-- DATA SUPPLIED --
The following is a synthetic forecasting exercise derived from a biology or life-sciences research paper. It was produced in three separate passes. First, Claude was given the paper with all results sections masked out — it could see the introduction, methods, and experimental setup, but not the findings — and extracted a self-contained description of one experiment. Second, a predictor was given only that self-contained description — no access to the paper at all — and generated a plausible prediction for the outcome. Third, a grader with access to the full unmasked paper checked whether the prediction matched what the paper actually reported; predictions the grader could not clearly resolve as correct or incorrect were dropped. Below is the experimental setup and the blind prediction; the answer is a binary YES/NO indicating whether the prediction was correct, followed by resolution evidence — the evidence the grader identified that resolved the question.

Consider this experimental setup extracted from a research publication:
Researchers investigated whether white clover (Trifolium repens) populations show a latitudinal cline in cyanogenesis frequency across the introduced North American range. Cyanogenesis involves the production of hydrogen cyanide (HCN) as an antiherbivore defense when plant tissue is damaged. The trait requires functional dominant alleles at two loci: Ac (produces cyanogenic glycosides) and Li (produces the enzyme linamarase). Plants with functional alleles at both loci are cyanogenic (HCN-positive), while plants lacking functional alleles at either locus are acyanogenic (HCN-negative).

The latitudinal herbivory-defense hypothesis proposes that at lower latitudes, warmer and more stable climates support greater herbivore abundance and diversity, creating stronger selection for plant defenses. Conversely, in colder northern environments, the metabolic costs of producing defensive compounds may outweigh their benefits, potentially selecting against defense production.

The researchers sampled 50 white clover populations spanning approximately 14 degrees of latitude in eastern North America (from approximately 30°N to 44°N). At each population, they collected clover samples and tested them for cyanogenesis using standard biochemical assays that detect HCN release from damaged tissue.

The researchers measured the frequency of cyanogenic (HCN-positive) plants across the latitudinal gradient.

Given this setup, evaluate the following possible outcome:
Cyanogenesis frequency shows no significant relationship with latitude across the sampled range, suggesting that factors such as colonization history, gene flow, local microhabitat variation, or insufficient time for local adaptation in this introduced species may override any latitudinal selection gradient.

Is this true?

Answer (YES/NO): NO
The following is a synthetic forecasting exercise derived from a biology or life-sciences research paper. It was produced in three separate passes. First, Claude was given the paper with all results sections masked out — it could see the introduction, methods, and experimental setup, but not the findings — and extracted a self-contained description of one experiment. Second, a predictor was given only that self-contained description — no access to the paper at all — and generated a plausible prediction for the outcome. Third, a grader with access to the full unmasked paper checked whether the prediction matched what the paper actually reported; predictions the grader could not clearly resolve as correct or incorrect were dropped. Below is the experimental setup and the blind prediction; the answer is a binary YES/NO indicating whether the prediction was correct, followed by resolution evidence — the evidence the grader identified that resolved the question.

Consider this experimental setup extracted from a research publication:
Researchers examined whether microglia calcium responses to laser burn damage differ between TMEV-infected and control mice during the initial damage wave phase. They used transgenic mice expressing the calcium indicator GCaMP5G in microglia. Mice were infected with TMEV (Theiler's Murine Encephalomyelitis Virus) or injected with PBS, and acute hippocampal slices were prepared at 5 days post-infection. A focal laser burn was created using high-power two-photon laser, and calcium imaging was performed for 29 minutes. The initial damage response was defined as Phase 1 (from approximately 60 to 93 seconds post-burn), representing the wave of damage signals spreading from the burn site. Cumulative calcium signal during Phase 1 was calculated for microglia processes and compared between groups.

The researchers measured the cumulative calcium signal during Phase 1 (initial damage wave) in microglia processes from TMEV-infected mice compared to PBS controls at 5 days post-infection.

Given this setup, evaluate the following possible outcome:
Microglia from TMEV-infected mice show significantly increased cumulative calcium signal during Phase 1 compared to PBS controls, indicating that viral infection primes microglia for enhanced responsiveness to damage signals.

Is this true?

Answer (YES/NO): NO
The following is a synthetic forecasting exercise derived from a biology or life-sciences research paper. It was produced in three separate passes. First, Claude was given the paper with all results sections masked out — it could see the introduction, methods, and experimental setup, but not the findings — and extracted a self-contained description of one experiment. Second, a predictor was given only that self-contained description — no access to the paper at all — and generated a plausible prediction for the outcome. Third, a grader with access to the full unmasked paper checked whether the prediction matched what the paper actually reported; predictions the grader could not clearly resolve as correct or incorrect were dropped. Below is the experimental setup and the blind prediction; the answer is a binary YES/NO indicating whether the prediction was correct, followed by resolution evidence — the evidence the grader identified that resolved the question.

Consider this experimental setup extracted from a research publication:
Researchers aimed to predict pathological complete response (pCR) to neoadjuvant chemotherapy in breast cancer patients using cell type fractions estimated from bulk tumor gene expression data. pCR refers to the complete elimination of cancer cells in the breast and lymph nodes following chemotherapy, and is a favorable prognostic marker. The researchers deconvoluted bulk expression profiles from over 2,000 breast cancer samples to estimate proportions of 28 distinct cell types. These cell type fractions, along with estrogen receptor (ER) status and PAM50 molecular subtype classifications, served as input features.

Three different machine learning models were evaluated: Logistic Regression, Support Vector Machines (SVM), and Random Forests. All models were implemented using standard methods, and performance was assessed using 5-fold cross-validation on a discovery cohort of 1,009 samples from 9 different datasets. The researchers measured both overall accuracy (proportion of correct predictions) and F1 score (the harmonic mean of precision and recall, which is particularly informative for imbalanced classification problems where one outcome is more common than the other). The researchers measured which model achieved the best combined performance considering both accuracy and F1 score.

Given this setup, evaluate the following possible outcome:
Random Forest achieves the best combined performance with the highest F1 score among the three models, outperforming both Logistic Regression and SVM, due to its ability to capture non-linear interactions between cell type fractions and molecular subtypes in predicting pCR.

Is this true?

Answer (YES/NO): NO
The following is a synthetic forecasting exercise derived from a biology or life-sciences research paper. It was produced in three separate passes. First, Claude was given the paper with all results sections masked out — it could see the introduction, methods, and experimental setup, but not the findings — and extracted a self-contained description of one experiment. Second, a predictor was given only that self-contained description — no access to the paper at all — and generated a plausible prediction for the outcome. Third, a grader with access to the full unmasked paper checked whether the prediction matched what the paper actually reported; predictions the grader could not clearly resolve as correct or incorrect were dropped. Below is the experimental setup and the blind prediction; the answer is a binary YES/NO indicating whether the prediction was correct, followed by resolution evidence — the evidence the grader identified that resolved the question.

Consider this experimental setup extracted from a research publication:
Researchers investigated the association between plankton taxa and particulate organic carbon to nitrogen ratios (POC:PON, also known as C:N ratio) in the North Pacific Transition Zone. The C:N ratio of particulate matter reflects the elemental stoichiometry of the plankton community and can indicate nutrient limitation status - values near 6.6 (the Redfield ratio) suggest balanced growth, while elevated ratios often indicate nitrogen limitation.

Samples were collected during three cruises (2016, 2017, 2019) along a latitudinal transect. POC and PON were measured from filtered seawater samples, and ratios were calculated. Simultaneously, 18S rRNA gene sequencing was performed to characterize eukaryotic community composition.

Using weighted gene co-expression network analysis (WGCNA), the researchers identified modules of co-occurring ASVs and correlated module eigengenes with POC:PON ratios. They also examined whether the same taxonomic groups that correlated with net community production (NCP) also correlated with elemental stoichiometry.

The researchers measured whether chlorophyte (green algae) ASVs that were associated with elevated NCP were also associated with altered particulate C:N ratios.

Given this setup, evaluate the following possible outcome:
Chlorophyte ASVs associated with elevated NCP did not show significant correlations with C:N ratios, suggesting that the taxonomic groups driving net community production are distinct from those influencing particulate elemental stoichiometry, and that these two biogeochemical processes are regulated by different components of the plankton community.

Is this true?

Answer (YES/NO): NO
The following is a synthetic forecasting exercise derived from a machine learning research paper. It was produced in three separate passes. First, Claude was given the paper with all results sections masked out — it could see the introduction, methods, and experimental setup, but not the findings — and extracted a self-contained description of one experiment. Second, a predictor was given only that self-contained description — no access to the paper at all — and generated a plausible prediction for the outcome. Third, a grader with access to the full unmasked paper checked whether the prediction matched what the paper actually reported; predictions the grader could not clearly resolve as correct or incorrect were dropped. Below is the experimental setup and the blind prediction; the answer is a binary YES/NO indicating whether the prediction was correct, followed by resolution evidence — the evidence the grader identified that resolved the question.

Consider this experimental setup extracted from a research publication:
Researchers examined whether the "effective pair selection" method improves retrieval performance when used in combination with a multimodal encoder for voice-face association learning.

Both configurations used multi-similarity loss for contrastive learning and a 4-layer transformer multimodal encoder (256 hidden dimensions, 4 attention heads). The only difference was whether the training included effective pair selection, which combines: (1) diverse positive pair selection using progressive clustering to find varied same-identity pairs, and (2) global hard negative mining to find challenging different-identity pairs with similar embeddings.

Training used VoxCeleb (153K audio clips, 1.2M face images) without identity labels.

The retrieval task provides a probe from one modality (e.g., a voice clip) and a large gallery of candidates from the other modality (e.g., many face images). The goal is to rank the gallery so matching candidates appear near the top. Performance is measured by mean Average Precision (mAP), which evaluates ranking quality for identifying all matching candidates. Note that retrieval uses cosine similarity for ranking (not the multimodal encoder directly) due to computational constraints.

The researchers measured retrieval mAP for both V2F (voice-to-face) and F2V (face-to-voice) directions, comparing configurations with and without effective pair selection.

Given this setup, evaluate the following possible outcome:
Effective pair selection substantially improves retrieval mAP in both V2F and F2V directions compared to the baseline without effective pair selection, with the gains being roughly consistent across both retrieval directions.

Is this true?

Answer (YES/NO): NO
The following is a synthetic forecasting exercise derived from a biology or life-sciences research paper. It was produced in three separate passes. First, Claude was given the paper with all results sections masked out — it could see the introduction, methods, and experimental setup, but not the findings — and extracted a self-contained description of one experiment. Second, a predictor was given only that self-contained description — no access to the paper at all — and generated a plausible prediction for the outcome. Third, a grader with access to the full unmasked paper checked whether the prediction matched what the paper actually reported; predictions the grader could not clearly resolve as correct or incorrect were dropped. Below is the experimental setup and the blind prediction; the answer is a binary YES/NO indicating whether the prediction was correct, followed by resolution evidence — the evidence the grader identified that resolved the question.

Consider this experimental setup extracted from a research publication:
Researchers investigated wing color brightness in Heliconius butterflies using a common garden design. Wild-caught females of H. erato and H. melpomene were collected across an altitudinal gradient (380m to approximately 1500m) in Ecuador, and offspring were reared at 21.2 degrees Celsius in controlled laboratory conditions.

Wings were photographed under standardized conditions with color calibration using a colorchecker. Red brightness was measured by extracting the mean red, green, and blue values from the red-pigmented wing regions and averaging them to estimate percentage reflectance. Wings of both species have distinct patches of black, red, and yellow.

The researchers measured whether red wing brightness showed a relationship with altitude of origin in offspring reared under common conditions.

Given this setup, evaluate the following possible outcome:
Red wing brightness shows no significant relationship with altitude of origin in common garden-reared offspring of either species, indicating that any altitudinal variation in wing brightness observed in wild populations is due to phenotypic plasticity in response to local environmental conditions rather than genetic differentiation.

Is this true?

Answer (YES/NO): NO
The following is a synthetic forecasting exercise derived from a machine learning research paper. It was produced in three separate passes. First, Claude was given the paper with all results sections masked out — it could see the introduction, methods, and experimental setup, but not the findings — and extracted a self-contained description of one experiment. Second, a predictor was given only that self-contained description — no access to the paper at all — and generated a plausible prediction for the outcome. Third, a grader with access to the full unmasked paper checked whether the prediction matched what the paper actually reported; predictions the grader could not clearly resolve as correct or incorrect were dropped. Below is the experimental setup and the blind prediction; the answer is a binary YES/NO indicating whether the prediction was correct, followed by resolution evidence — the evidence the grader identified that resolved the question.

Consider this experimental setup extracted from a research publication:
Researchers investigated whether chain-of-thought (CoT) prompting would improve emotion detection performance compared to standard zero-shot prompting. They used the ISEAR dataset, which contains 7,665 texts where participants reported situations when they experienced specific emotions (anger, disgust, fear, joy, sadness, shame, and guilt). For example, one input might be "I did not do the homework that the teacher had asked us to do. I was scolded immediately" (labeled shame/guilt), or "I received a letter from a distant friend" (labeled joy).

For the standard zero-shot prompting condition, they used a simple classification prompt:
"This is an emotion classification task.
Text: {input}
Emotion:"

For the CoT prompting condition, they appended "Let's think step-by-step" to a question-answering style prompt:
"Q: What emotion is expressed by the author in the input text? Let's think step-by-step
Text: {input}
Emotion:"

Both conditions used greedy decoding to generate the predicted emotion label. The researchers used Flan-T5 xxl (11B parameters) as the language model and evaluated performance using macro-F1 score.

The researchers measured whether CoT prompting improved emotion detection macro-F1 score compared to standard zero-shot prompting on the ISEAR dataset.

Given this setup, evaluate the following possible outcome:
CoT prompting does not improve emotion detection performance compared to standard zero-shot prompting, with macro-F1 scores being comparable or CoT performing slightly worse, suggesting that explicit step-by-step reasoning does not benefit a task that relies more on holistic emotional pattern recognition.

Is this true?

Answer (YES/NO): NO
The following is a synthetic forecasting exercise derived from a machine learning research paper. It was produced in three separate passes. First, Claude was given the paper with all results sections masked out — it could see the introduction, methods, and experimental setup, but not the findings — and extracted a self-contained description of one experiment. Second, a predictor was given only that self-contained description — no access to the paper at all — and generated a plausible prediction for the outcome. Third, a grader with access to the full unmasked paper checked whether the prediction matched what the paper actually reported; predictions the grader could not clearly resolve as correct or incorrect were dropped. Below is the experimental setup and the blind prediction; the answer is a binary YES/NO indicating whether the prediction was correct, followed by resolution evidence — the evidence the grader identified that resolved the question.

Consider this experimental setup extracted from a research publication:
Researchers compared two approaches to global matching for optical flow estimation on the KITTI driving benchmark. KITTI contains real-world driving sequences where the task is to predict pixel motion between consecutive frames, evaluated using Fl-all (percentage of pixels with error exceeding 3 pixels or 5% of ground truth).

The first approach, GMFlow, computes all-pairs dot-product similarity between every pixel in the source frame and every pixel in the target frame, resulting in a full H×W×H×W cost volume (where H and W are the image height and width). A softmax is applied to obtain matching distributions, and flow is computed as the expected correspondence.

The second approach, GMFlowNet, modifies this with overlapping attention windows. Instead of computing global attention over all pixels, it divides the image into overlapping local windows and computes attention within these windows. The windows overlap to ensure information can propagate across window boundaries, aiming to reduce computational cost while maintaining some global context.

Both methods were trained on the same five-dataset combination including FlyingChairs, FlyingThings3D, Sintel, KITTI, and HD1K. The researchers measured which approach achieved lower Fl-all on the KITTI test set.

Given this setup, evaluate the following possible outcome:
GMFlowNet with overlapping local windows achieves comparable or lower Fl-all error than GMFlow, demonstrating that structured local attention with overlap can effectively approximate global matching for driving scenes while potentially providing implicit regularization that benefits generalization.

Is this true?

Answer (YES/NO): YES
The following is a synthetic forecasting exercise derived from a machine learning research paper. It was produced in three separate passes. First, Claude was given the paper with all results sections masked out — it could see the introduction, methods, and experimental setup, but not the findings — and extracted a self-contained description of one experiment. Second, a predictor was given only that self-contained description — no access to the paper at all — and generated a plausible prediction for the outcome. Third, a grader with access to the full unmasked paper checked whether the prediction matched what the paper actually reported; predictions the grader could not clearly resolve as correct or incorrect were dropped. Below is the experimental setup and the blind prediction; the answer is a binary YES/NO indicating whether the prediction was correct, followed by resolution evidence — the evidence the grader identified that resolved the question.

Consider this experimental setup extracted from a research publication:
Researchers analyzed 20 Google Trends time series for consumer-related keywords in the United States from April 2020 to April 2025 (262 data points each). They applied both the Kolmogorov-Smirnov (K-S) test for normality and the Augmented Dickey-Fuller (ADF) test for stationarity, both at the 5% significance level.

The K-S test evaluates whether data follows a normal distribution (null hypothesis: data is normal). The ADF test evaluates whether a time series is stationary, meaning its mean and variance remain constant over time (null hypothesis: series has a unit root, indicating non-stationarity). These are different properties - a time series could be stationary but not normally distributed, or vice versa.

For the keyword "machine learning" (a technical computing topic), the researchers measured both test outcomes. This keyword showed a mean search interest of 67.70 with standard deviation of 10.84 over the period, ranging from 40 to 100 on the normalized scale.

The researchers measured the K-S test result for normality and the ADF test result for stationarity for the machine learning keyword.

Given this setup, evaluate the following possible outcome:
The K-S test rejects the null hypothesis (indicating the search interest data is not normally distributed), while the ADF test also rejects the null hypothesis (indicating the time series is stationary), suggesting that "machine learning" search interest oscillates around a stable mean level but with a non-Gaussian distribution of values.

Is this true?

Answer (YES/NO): NO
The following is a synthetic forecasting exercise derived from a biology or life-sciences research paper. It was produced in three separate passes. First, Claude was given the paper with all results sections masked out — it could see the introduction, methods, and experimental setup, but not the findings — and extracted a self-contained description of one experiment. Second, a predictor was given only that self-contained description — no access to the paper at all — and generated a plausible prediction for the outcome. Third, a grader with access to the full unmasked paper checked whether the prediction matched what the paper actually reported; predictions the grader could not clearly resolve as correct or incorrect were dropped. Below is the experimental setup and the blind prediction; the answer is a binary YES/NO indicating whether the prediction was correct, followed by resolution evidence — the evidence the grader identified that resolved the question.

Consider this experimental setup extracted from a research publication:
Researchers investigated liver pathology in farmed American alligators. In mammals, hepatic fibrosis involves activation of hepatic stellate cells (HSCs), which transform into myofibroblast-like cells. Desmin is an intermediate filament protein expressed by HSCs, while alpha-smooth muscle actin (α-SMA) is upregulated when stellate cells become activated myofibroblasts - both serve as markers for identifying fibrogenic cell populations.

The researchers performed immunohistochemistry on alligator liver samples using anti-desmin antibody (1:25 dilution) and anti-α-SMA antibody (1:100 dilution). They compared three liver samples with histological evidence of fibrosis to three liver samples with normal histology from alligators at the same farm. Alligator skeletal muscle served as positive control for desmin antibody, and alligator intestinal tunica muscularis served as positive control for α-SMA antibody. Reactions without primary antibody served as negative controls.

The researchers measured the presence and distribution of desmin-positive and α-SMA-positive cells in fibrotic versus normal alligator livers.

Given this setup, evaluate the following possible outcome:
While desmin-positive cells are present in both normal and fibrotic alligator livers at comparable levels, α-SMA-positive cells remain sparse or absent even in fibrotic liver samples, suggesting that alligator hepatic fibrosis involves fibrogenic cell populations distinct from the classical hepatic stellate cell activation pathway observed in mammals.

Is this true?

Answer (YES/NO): NO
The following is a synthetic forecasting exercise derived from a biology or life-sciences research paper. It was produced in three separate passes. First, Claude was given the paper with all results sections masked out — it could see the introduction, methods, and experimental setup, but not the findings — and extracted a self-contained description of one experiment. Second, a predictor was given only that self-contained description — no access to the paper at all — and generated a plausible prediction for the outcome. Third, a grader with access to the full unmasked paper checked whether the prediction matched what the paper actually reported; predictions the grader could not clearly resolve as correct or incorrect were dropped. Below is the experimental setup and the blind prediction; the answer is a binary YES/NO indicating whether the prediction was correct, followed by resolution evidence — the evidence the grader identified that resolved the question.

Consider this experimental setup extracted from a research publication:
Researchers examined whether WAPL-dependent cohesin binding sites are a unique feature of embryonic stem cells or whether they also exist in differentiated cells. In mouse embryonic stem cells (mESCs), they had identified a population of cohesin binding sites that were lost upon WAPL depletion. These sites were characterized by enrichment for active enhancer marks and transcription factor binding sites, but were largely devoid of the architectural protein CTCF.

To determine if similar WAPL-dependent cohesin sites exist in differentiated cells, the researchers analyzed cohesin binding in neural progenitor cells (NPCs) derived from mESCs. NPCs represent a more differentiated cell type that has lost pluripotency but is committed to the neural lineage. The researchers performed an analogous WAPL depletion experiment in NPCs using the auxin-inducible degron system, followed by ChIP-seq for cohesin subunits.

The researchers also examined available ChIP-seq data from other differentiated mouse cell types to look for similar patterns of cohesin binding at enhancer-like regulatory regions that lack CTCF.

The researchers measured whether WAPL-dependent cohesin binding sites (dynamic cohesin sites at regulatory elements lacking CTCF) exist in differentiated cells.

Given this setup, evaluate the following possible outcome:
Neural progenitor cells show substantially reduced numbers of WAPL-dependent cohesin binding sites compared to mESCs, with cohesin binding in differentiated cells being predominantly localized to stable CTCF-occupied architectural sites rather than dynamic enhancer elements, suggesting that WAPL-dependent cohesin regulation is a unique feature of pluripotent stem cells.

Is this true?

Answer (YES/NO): NO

-- PROBLEM TO SOLVE --
Using the records above, set down exactly the lines from the one with "GMFlowNet with overlapping" through the one with "Answer (YES/NO): YES", inclusive, and nothing more.

-- RESPONSE --
GMFlowNet with overlapping local windows achieves comparable or lower Fl-all error than GMFlow, demonstrating that structured local attention with overlap can effectively approximate global matching for driving scenes while potentially providing implicit regularization that benefits generalization.

Is this true?

Answer (YES/NO): YES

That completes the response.